鼓膜穿孔の治療方法について

  鼓膜穿孔は耳鼻科領域でよく見られるもので.外傷.急性化膿性中耳炎.慢性化膿性中耳炎が原因であることが多い。  鼓膜は外耳道の内壁にあり.外耳道と中耳を隔てる薄い膜で.細菌や汚れた水などの異物が中耳に入り.化膿性中耳炎になるのを防ぐ役割を担っています。 鼓膜は薄いため.さまざまな外傷を受けやすく.鼓膜に穴が開くことがあります。
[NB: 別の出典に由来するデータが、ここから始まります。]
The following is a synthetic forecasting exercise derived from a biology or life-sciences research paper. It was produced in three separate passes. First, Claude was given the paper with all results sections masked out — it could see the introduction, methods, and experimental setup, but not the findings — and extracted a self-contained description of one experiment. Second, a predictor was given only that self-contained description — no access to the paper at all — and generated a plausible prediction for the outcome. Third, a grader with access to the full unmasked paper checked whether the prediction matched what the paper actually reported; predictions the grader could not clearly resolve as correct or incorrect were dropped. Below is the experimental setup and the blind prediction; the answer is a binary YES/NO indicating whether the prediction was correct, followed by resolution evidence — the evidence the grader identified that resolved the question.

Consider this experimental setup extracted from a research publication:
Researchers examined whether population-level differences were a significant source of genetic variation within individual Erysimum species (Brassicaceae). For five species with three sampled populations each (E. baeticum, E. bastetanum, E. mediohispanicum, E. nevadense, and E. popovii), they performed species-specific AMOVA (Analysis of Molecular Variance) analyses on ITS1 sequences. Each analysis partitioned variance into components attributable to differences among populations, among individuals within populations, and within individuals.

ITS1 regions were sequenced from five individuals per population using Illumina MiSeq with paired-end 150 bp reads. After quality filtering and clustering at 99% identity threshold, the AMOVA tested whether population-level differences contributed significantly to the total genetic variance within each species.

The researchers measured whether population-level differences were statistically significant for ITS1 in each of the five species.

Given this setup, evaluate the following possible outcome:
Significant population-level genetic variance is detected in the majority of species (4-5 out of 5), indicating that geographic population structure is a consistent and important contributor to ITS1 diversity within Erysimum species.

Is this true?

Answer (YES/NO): NO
また.中耳の化膿性炎症が原因で鼓膜に穴が開くこともあります。 鼓膜に穴があいた場合.難聴の程度はさまざまです。 外傷により鼓膜に穴が開いた場合.穴が小さく.二次的な細菌感染がなければ.通常3~4週間で自然治癒します。 穿孔が大きく.3ヶ月で自然治癒しない場合は.鼓膜形成術の治療が必要になります。 急性化膿性中耳炎の場合.炎症は完全にコントロールされ.穿孔も比較的小さく再発することもなく.ゆっくりと自然治癒していきます。 鼓膜穿孔が自然治癒しない慢性化膿性中耳炎や再発を繰り返す急性化膿性中耳炎では.鼓膜穿孔に応じて鼓膜形成術.または鼓膜形成術が治療法として選択されます。  外傷性鼓膜穿孔の後.外耳道に水を入れること.外耳道にあらゆる点滴をすること.鼻をかむこと.風邪を避けることは禁じられています。 これは.中耳の二次的な細菌感染を防ぎ.穿孔した鼓膜の自然治癒を促すためである。